Exercise inputs Block Start

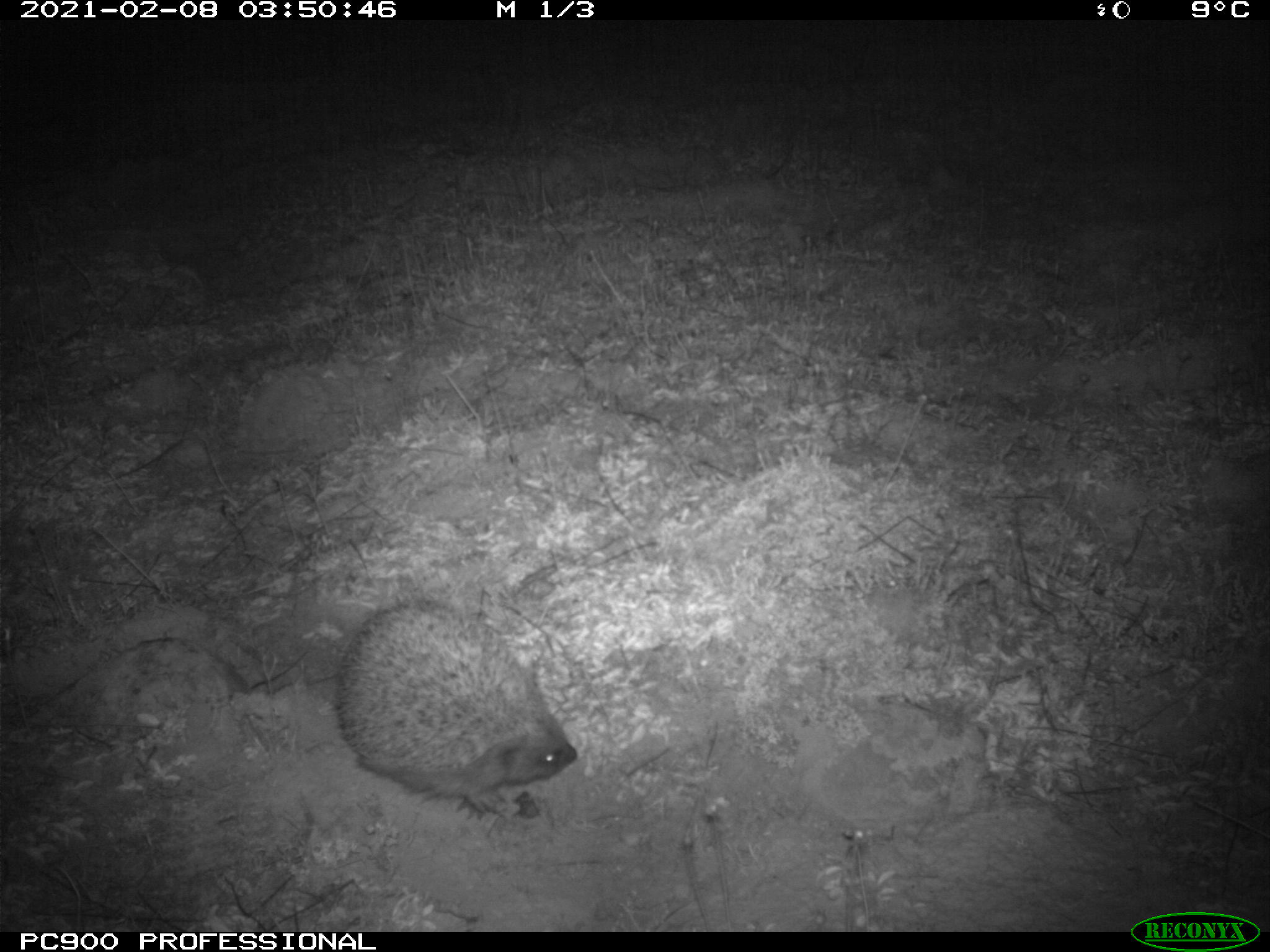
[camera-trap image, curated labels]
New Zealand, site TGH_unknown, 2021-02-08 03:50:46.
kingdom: Animalia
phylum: Chordata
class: Mammalia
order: Eulipotyphla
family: Erinaceidae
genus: Erinaceus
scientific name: Erinaceus europaeus europaeus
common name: european hedgehog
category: hedgehog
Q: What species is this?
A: Hedgehog (european hedgehog) (Erinaceus europaeus europaeus).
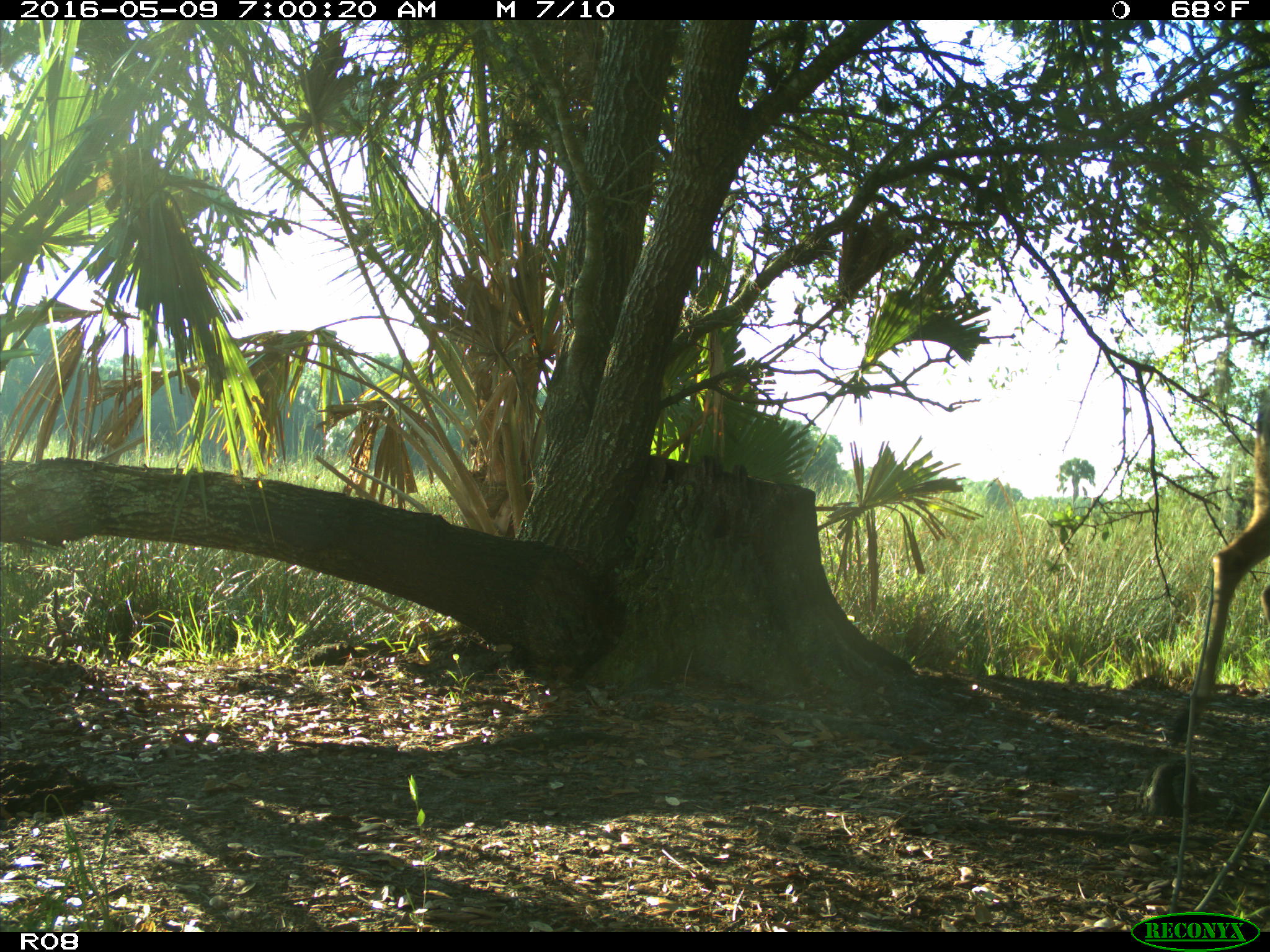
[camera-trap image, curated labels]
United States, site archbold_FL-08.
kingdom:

Exercise inputs Block End

- Directions for this task:
Here the job is to set down exactly the lines of the material above that fall between the one with "New Zealand, site" and the one with "A: Hedgehog (european", inclusive, and nothing beyond them.

- Result of this exercise:
New Zealand, site TGH_unknown, 2021-02-08 03:50:46.
kingdom: Animalia
phylum: Chordata
class: Mammalia
order: Eulipotyphla
family: Erinaceidae
genus: Erinaceus
scientific name: Erinaceus europaeus europaeus
common name: european hedgehog
category: hedgehog
Q: What species is this?
A: Hedgehog (european hedgehog) (Erinaceus europaeus europaeus).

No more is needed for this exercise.